What happened, Microsoft says, was Storm-0558 “acquired an inactive MSA [Microsoft  account] consumer signing key and used it to forge authentication tokens for Azure AD enterprise and MSA consumer to access OWA and Outlook.com.”

“The method by which the actor acquired the key is a matter of ongoing investigation. Though the key was intended only for MSA accounts, a validation issue allowed this key to be trusted for signing Azure AD tokens, Microsoft said.

Forging Azure AD tokens using an acquired consumer signing key and then using it to access Azure AD enterprise and Outlook.com “was made possible by a validation error in Microsoft code,” the company admitted.
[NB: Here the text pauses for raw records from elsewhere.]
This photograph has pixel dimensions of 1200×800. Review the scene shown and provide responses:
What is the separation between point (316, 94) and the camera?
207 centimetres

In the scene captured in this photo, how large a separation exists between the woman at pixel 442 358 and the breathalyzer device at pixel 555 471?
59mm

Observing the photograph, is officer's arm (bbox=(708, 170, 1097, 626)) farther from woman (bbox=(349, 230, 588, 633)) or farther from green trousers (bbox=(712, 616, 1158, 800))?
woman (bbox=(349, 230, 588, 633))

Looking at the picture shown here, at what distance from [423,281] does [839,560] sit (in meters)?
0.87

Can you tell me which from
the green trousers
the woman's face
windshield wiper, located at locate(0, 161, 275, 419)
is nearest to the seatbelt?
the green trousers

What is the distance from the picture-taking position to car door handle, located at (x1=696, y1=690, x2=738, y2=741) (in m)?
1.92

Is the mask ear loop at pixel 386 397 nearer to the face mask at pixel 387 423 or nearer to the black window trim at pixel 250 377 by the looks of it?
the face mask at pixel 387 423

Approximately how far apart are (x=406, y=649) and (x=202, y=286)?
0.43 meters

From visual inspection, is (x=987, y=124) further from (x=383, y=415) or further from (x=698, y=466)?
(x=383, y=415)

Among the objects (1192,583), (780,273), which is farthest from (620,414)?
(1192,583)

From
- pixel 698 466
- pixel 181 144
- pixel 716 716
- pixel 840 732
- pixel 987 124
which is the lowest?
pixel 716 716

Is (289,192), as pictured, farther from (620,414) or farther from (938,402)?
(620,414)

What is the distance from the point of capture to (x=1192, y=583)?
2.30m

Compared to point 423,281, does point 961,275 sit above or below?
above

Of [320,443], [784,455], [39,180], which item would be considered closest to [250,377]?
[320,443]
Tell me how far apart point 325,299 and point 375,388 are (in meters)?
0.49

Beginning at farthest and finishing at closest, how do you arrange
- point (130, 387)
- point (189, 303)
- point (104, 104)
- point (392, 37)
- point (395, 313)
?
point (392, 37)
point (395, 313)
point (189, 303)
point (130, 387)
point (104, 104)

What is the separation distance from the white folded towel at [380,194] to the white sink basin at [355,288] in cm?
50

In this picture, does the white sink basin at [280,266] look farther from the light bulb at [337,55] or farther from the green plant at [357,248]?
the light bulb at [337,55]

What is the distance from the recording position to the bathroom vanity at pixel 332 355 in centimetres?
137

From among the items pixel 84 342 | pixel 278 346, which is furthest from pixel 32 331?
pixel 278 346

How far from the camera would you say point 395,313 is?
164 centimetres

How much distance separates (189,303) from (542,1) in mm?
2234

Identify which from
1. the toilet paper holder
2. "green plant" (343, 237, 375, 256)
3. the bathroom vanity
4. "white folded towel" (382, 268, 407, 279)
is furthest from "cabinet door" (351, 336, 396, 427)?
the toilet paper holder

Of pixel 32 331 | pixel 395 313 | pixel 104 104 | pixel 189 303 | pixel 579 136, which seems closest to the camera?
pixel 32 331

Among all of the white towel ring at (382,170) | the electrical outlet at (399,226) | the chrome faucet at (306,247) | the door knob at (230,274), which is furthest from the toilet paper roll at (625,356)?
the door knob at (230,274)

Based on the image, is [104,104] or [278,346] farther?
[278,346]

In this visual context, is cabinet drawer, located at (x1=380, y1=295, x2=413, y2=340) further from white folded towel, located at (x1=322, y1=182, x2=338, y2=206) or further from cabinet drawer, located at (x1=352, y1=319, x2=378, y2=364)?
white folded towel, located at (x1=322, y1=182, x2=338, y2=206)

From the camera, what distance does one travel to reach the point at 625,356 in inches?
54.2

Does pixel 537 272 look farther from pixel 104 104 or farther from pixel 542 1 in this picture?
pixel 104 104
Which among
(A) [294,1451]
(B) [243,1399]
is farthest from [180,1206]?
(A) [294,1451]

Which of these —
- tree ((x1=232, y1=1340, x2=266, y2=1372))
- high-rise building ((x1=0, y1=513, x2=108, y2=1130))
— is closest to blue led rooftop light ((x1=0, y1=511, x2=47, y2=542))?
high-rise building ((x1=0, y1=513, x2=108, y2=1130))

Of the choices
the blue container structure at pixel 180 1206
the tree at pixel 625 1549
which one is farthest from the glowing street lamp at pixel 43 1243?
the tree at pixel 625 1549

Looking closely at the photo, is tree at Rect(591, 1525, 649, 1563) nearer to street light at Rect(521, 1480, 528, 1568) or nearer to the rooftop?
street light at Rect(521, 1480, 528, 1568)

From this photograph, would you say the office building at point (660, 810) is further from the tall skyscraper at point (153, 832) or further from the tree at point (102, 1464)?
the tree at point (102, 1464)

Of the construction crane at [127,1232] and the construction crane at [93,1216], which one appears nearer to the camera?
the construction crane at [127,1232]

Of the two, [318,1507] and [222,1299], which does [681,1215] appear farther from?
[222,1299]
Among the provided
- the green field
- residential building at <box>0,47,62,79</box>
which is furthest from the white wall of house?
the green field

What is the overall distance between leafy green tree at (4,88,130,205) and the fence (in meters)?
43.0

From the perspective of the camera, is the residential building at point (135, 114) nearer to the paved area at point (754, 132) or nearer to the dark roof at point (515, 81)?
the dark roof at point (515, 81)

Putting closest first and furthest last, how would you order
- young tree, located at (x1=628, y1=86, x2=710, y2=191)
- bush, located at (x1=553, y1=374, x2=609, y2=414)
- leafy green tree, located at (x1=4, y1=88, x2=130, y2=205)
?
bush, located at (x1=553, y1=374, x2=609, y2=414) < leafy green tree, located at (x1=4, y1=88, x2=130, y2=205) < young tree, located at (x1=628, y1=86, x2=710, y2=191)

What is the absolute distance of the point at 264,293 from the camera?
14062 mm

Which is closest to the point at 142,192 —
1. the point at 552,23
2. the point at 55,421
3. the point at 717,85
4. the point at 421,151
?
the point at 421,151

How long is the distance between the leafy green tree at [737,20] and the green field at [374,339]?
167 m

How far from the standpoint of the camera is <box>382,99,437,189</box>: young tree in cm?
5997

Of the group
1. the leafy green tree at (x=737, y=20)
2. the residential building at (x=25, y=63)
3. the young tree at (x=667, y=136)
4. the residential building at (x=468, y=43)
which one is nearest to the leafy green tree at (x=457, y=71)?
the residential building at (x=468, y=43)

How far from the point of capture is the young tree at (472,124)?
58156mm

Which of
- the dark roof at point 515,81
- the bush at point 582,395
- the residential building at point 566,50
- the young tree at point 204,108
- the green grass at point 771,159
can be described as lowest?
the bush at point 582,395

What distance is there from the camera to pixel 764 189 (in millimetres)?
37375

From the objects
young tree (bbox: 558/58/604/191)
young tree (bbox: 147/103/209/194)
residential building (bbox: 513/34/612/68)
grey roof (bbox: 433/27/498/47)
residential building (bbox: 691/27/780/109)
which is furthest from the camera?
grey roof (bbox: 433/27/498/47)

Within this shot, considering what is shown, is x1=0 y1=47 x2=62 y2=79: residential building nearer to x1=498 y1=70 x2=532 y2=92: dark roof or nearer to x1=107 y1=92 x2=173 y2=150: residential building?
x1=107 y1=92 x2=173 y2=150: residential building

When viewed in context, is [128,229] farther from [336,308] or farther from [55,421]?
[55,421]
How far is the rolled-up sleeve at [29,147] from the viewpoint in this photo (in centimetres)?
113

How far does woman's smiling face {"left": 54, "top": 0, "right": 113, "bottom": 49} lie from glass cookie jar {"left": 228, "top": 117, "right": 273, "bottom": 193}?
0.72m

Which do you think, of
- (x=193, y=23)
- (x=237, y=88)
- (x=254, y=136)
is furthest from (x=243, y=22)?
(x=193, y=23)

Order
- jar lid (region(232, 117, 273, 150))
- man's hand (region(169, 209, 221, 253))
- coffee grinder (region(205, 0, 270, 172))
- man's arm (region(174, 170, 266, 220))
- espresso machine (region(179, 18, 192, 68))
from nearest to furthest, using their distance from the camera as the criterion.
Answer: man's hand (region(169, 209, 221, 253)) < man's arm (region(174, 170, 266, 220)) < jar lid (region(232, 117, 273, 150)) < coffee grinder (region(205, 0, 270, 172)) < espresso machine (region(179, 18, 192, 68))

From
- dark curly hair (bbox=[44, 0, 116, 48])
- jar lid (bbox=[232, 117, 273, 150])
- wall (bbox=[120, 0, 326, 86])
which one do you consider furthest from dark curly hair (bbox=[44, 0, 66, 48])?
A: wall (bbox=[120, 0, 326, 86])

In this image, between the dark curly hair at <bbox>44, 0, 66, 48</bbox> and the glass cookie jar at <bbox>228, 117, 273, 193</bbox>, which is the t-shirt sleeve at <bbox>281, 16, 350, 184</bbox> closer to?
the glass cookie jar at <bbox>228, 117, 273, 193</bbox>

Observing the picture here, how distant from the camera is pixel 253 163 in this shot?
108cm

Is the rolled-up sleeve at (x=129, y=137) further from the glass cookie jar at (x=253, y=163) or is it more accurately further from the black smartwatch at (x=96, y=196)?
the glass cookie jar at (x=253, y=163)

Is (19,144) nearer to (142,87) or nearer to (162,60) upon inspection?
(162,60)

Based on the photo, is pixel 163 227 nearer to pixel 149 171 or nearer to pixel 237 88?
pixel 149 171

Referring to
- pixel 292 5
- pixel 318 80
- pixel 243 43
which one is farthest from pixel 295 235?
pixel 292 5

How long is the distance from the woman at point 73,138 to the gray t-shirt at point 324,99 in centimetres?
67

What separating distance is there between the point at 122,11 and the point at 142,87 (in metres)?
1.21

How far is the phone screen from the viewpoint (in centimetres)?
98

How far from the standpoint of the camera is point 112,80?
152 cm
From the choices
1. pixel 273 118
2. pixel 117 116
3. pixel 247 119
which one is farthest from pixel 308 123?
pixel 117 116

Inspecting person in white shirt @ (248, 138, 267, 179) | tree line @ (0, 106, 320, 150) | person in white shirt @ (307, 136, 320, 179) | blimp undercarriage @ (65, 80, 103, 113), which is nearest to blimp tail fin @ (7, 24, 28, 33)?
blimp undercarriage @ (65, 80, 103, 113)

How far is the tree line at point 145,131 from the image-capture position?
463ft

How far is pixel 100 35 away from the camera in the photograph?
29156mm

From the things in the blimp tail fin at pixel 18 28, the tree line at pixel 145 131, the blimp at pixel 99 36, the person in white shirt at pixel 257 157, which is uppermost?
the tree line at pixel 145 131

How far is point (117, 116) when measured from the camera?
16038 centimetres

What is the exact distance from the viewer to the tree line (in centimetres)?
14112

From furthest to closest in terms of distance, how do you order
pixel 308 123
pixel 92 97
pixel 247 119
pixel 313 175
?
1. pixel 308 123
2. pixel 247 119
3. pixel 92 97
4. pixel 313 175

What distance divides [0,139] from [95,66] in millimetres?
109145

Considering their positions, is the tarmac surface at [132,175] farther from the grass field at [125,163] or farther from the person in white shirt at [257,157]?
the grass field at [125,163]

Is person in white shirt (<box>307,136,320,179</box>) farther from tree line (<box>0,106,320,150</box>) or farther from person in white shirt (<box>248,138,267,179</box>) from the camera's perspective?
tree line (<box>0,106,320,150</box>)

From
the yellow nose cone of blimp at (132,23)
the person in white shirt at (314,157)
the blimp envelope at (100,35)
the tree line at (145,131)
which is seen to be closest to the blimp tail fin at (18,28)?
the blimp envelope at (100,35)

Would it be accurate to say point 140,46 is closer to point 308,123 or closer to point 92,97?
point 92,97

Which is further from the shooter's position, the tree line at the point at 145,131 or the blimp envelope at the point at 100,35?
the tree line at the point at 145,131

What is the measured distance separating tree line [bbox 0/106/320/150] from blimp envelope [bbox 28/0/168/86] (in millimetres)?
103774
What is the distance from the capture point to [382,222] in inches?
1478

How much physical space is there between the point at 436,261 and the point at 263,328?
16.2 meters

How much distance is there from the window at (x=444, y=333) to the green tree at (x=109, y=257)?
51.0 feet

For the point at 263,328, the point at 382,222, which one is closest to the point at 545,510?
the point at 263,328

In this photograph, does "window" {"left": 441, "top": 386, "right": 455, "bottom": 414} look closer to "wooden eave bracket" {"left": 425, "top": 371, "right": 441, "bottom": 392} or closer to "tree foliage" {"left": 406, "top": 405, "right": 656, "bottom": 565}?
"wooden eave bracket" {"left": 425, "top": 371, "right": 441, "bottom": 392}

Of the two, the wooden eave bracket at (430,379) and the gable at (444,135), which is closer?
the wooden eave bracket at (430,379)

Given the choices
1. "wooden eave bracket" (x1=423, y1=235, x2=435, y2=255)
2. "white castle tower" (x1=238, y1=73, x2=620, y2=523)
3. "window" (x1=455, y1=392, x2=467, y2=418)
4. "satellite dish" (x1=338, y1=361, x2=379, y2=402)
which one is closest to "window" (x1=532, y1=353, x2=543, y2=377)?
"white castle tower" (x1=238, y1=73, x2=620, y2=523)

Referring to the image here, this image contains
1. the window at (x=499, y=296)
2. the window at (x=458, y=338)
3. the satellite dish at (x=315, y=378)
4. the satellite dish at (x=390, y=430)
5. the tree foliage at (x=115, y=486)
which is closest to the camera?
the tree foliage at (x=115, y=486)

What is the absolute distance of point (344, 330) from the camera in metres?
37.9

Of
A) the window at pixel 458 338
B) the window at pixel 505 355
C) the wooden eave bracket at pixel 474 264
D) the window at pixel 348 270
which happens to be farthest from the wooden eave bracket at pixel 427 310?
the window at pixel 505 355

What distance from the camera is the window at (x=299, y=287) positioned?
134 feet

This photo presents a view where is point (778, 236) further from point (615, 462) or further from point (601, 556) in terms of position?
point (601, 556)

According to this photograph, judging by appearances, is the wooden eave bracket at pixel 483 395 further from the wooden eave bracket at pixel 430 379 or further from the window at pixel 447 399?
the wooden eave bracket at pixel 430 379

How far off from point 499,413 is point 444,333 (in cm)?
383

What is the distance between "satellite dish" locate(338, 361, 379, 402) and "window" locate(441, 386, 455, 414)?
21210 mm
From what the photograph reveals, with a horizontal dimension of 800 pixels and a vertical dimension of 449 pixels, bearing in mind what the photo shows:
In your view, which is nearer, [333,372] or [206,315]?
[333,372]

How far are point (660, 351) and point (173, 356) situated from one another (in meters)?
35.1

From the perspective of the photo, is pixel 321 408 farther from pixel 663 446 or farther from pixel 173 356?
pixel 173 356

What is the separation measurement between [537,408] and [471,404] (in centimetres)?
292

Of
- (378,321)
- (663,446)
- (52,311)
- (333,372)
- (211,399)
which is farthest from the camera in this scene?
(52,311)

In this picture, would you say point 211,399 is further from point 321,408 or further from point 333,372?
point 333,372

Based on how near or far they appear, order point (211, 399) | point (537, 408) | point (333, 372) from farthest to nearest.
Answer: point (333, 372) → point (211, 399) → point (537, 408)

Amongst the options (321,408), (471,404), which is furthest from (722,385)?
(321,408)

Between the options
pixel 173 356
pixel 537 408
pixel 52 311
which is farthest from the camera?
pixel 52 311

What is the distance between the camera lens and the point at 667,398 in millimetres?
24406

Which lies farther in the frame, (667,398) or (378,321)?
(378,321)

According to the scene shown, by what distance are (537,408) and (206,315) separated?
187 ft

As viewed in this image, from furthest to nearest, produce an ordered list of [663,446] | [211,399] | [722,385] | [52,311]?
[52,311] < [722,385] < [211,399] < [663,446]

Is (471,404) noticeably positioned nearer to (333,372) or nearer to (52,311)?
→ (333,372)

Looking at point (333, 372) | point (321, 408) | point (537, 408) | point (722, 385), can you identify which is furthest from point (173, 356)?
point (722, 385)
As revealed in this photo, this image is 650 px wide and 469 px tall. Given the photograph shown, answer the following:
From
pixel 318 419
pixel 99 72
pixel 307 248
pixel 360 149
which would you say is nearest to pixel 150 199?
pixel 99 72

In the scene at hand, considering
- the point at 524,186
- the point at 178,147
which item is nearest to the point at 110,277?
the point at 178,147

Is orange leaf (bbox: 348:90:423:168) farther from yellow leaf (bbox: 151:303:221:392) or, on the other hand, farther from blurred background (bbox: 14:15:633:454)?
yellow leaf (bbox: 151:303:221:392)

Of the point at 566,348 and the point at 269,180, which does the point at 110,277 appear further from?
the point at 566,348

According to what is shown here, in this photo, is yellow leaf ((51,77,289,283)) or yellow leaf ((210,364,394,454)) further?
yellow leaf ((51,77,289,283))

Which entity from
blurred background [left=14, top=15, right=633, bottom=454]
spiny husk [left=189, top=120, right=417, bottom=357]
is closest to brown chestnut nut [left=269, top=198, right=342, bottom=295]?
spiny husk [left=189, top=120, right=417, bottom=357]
Once authenticated through a legitimate client flow leveraging the forged token, Microsoft said, the threat actor accessed the OWA [Outlook Web Access] API to retrieve a token for Exchange Online from the GetAccessTokenForResource API used by OWA. The actor was able to obtain new access tokens by presenting one previously issued from this API due to the design flaw. The actor used these tokens to retrieve mail messages from the OWA API.

This flaw has since been fixed to only accept tokens issued from Azure AD or MSA respectively, Microsoft said. Azure AD keys were not impacted.

This threat actor has displayed an interest in OAuth applications, token theft, and token replay against Microsoft accounts since at least August 2021, the report adds.

The issue of visibility comes out in the Microsoft report, which says the use of an incorrect key to sign access requests allowed its investigation teams to see all of this actor’s access requests, which followed this pattern across both Microsoft’s enterprise and consumer systems.

Authentication tokens are used to validate the identity of entities requesting access to resources such as email, Microsoft says. These tokens are issued to the requesting entity (such as a user’s browser) by identity providers like Azure AD. To prove authenticity, the identity provider signs the token using a private signing key. The relying party validates the token presented by the requesting entity by using a public validation key. Any request whose signature is correctly validated by the published public validation key will be trusted by the relying party. An actor that can acquire a private signing key can then create falsified tokens with valid signatures that will be accepted by relying parties.

It’s not only Microsoft that should provide access logs to its cloud customers, the SANS commentators point out, but all cloud providers. in a press call, SANS said an official of the U.S. Cybersecurity and Infrastructure Security Agency (CISA) said that “Every organization using a technology service like Microsoft 365 should have access to logging and other security data out of the box.”